练习任务 ::
**a.** 在这段SQL练习选段里，第21题的答案思路用了哪些函数？
**b.** 请把这段SQL练习选段中从“答案思路:使用分区函数par”开始、到“具体sql如下:select a.cno, count(b.score)”结束的部分一字不差地抄写下来。

选段 ::
━━━━━━━━━━━━━━━━━━━━

具体sql如下:select a.cno,
max(a.cname),
count(case when b.score>85 then 1 else null end),
count(case when b.score <= 85 and b.score>70 then 1 else null end) ,
count(case when b.score <= 70 and b.score>60 then 1 else null end) ,
count(case when b.score <60 then 1 else null end)
from course a
join sc b
on a.cno = b.cno
group by a.cno;
select a.cno,
max(a.cname),
sum(case when b.score>85 then 1 else 0 end),
sum(case when b.score <= 85 and b.score>70 then 1 else 0 end) ,
sum(case when b.score <= 70 and b.score>60 then 1 else 0 end) ,
sum(case when b.score <60 then 1 else 0 end)
from course a
join sc b
on a.cno = b.cno
group by a.cno;
答案思路:使用的是sum,也是这么个思路
21、查询各科成绩前三名的记录:(不考虑成绩并列情况)
我的思路:不会做,按班级和成绩排序之后不知道该怎么办了。
答案思路:使用分区函数partition by和row_number函数。其中row_number函数和rank()函数的区别在于
是否考虑了相同分数学生的排名。
22、查询每门课程被选修的学生数
我的思路:很简单的一个sql,关联聚合就行了
具体sql如下:select a.cno, count(b.score)
from course a
left join sc b
on a.cno = b.cno
group by a.cno
order by a.cno
答案思路:答案比我还简单,直接从sc里面去查
23、查询出只选修了一门课程的全部学生的学号和姓名
我的思路:简单的sql,关联聚合即可
具体sql如下:select a.sno, a.sname ,count(b.score)
from student a
left join sc b
on a.sno = b.sno
group by a.sno ,a.sname
having count(b.score) = 1
答案思路:差不多跟我一样,但是写的比我好
24、查询男生、女生人数
我的思路:分两种写法,横着写和竖着写。

━━━━━━━━━━━━━━━━━━━━

数据列表 ::
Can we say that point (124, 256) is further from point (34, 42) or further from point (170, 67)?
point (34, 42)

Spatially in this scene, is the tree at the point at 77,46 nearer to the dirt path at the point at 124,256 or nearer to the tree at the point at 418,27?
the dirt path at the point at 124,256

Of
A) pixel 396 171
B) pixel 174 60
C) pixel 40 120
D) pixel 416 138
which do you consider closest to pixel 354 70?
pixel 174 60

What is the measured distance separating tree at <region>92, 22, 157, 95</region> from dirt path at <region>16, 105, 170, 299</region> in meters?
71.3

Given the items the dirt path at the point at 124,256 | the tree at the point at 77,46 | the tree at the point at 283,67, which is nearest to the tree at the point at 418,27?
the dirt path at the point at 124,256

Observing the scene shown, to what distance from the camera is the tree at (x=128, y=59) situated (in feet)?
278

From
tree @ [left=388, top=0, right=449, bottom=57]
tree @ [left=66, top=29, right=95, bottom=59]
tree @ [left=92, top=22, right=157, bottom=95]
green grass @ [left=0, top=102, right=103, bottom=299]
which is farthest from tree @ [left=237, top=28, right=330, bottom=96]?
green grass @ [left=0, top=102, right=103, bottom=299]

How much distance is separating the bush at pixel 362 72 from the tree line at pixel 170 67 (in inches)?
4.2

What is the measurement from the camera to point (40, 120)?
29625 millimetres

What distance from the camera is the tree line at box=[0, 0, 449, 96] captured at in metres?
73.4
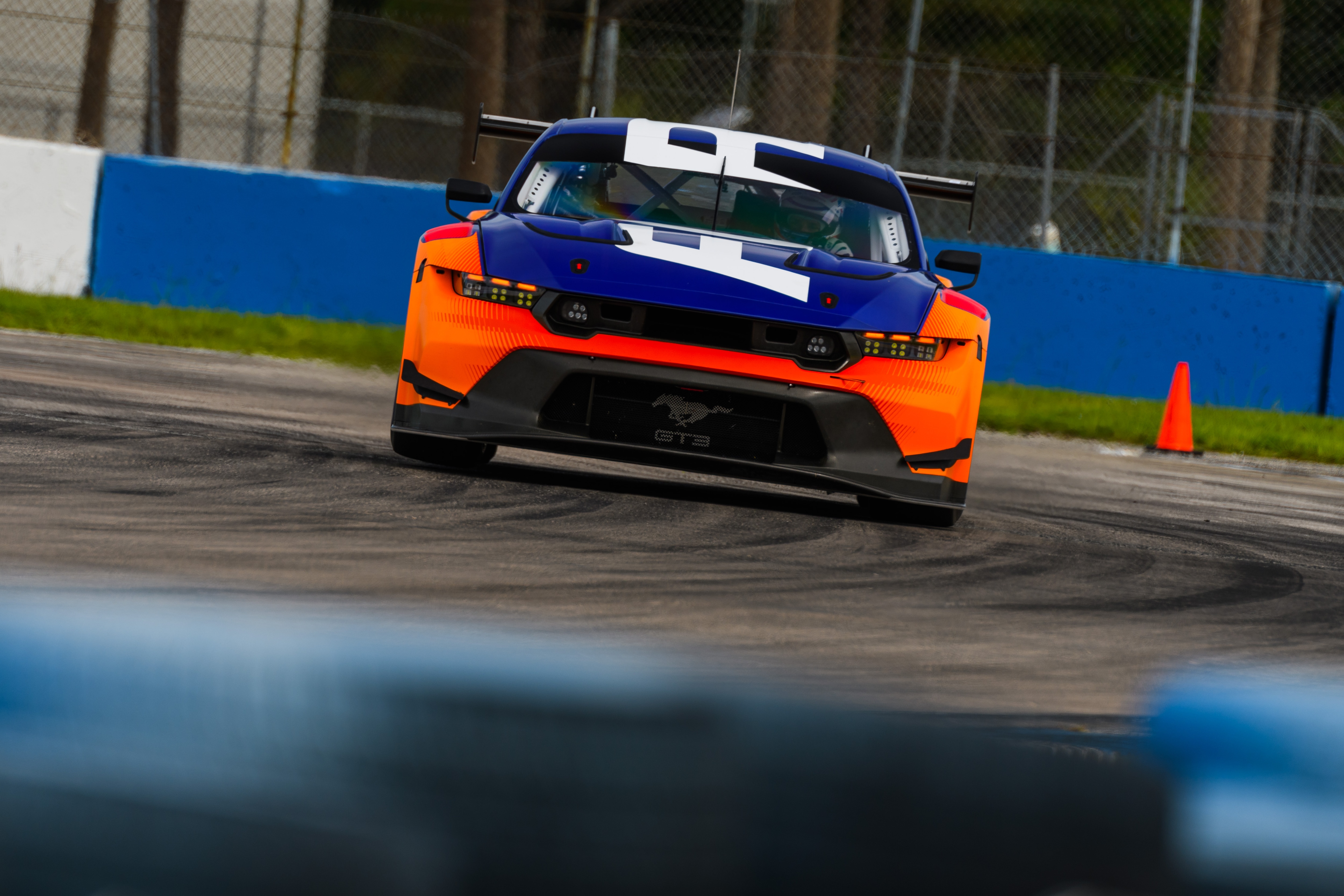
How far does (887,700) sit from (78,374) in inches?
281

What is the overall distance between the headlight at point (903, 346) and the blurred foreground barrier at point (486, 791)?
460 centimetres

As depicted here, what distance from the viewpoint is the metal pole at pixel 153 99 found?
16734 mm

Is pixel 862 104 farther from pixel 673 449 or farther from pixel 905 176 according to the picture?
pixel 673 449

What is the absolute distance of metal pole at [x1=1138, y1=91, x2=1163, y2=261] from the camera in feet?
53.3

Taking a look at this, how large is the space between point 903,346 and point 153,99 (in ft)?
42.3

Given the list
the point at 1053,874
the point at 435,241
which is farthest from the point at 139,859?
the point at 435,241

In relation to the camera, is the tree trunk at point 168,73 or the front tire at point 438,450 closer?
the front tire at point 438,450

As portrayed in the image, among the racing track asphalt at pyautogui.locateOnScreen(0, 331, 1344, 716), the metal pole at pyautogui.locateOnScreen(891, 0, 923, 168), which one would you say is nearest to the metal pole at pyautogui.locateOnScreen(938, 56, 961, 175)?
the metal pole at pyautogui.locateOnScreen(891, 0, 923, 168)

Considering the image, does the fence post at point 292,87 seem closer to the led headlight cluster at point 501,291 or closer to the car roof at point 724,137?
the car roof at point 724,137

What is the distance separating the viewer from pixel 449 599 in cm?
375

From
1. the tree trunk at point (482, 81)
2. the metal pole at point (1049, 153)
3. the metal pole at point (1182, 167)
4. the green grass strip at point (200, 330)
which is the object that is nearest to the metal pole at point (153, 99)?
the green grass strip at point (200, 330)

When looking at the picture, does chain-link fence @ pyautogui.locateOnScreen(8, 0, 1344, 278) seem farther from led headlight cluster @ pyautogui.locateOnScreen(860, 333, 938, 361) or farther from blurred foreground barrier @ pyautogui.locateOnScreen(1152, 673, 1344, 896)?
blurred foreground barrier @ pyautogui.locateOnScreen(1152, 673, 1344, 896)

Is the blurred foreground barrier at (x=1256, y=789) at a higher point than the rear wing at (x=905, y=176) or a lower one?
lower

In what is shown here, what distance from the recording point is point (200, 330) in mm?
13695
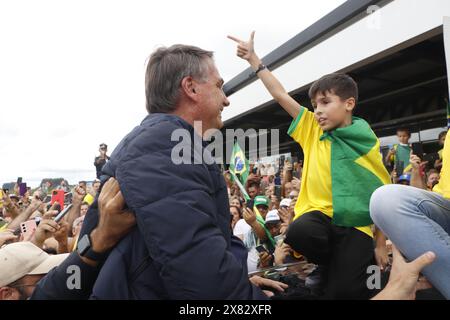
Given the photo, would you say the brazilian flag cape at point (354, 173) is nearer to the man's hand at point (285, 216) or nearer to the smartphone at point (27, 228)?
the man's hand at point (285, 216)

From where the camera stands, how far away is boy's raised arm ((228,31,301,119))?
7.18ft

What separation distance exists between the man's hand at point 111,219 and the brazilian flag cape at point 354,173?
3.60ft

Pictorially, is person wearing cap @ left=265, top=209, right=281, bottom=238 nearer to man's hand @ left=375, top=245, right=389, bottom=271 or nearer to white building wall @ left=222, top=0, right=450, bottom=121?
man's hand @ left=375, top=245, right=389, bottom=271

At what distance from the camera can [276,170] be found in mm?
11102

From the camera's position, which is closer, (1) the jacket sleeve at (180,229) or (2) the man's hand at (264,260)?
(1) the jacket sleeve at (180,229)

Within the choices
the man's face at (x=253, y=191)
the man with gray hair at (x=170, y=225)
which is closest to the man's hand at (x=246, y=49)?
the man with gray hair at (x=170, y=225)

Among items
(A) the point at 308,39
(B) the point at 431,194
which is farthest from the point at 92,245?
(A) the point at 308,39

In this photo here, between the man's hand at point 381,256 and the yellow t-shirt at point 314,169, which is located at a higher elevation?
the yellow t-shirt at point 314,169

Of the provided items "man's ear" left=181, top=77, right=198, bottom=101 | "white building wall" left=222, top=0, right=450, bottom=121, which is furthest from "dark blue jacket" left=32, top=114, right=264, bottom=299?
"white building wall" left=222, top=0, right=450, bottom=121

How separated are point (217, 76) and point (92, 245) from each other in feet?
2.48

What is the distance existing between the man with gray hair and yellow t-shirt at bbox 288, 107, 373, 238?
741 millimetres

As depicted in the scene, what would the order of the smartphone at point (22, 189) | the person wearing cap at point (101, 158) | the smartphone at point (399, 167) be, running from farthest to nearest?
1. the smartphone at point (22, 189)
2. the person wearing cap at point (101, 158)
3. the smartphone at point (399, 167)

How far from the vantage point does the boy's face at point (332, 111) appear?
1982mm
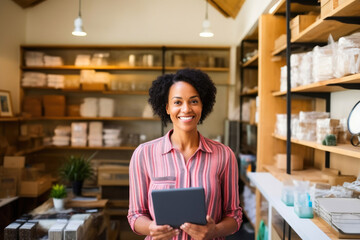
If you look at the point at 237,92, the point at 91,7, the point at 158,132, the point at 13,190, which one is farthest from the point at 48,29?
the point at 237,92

━━━━━━━━━━━━━━━━━━━━

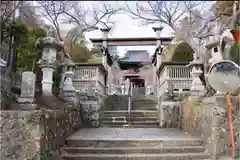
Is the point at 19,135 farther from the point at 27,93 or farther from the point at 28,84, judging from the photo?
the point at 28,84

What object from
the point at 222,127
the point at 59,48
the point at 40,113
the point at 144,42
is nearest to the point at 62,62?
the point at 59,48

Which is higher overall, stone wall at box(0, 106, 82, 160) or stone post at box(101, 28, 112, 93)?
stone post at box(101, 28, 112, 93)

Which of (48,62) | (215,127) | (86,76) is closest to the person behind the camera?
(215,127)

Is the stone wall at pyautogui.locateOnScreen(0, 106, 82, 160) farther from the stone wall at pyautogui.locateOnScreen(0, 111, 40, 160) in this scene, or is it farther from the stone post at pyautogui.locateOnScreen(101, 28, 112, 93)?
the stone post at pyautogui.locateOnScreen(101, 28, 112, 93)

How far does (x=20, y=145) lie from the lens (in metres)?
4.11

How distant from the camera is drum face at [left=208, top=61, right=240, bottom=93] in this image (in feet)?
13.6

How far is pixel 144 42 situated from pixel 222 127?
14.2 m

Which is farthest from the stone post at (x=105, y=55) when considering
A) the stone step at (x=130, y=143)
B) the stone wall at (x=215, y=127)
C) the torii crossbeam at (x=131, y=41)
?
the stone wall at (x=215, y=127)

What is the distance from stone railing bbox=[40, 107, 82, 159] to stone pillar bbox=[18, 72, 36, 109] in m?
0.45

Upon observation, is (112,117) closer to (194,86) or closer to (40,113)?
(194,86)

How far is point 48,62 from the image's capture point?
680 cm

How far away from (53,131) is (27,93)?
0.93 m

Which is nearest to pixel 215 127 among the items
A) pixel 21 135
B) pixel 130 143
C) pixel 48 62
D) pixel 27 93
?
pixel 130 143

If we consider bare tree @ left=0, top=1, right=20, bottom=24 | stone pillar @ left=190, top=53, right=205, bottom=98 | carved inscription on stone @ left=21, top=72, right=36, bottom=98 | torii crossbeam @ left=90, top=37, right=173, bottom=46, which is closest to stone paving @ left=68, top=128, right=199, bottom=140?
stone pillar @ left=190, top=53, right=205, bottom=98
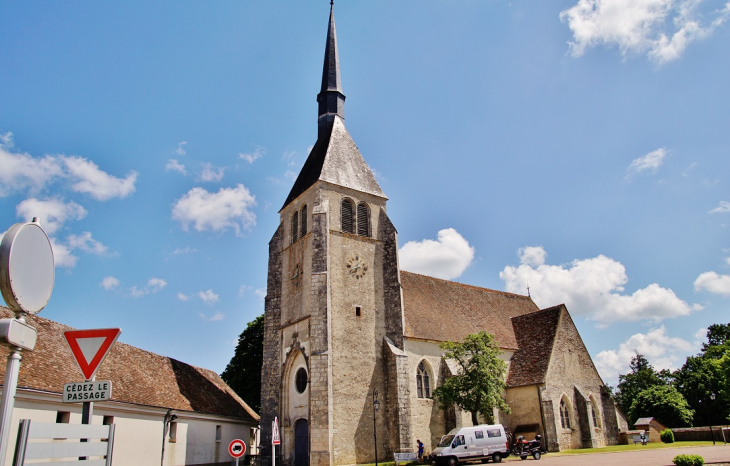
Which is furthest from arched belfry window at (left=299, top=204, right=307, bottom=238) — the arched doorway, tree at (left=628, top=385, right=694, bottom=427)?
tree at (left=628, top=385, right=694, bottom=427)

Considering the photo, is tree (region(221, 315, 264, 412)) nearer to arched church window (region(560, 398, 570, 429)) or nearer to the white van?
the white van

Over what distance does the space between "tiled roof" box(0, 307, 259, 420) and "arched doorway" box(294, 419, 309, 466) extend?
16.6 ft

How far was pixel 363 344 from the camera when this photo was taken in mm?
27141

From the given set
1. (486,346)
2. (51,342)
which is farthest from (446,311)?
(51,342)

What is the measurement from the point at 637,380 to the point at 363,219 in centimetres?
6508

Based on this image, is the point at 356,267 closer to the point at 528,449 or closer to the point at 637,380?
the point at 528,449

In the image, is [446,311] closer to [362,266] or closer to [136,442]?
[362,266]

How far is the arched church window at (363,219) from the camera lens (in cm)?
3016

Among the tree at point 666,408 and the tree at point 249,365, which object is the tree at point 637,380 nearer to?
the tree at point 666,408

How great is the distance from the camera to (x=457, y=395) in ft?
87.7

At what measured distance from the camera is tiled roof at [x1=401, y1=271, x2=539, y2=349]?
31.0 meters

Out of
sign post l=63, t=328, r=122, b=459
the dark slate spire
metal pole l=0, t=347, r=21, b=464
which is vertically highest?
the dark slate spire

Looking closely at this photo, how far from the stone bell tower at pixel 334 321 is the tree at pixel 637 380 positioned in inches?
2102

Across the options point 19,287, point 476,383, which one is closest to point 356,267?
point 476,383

━━━━━━━━━━━━━━━━━━━━

练习答案 ::
**a.** 分区函数partition by和row_number函数。

**b.**
答案思路:使用分区函数partition by和row_number函数。其中row_number函数和rank()函数的区别在于
是否考虑了相同分数学生的排名。
22、查询每门课程被选修的学生数
我的思路:很简单的一个sql,关联聚合就行了
具体sql如下:select a.cno, count(b.score)